[Entries shown]
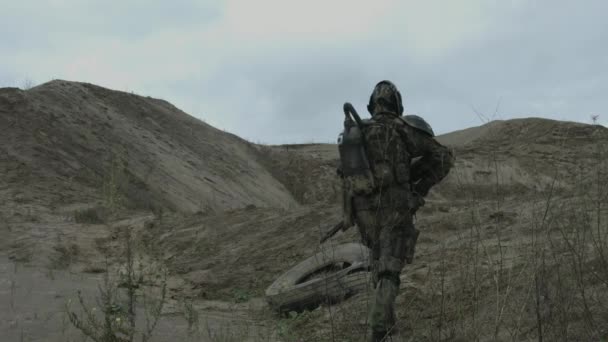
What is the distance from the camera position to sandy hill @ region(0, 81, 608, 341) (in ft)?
---
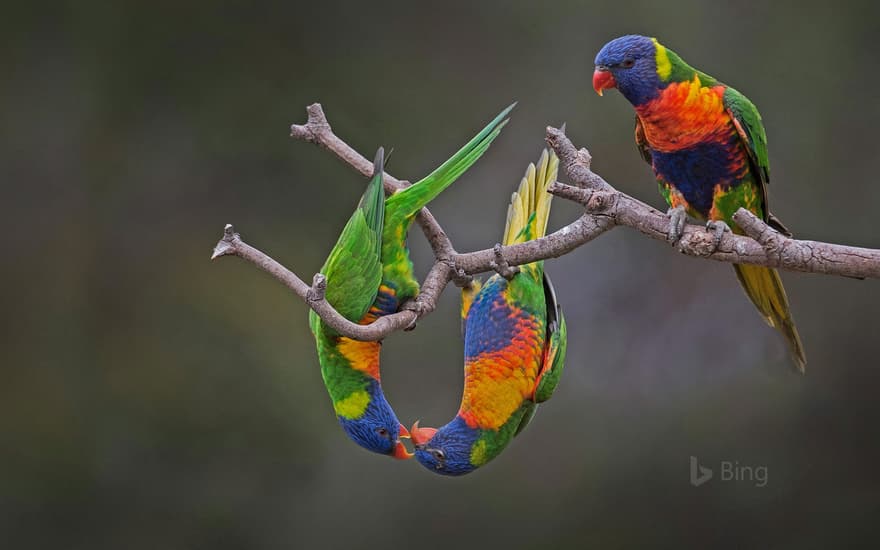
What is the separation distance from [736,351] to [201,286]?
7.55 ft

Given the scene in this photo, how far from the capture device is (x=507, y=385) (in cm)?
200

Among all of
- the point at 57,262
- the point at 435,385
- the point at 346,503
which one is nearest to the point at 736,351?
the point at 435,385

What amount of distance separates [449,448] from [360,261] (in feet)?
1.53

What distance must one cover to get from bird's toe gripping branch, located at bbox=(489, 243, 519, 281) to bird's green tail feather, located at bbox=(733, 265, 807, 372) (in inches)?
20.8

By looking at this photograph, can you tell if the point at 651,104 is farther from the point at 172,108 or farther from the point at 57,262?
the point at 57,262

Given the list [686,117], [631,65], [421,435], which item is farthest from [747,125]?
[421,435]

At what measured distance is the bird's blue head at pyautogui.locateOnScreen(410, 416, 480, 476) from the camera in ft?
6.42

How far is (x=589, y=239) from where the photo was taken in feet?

[What you have to do]
Count the lines in the material above that contain the string "point", matching case exactly, and reply with only the number.

[Response below]
7